Command Line Examples

These examples use documents contained with tabula-extractor's test folder. If you want to follow along, download the document and give it a shot. There's more extensive explanation here.

Extract all the tables from a document into a spreadsheet called output.csv:

tabula test/heuristic-test-set/spreadsheet/tabla_subsidios.pdf -o output.csv

Extract only the tables on page 1 into a spreadsheet called output.csv:

tabula --pages 1 test/heuristic-test-set/spreadsheet/strongschools.pdf -o output.csv

Extract only the tables on page 1 into a CSV spreadsheet onto STDOUT (that is, print it out in your terminal window):

tabula --pages 1 test/heuristic-test-set/spreadsheet/strongschools.pdf

Extract the data from the table contained within a certain area on page 1 into a spreadsheet called output.csv:

tabula test/data/vertical_rulings_bug.pdf --area 250,0,325,1700  --pages 1 -o output.csv

Extract all the tables from a document into a tab-separated spreadsheet called output.tsv:

tabula test/heuristic-test-set/spreadsheet/strongschools.pdf output.tsv --format TSV #should exclude guff

Extract the table from page 1, using specified locations for column boundaries, into a spreadsheet called output.csv:

tabula test/data/campaign_donors.pdf -o output.csv --columns 47,147,256,310,375,431,504

Scripting examples

tabula-extractor is also a RubyGem that you can use to programmatically extract tabular data, using the Tabula engine, in your scripts or applications. We don't have docs yet, but the tests are a good source of information.

Data excerpts:
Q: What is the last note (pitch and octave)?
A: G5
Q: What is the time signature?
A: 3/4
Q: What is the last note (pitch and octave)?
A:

Given exercise 1:
Answer these questions using the tabula command-line examples.
(a) Which option restricts extraction to the tables on page 1?
(b) Where does the output go when the page 1 command is run without -o output.csv?
(c) Besides the command-line tool, what else is tabula-extractor described as?
Given exercise 2: Carry on the tabula command-line examples page, starting after its last sentence.

Task output 1:
(a) --pages 1
(b) It goes to STDOUT, meaning it is printed in the terminal window as a CSV spreadsheet.
(c) A RubyGem that can be used to extract tabular data programmatically, using the Tabula engine, in scripts or applications.

Task output 2:
Here's a very basic example, using the "spreadsheet" extraction method:

require 'tabula'

pdf_file_path = "whatever.pdf"
outfilename = "whatever.csv"

out = open(outfilename, 'w')

extractor = Tabula::Extraction::ObjectExtractor.new(pdf_file_path, :all )
extractor.extract.each do |pdf_page|
  pdf_page.spreadsheets.each do |spreadsheet|
    out << spreadsheet.to_csv
    out << "\n\n"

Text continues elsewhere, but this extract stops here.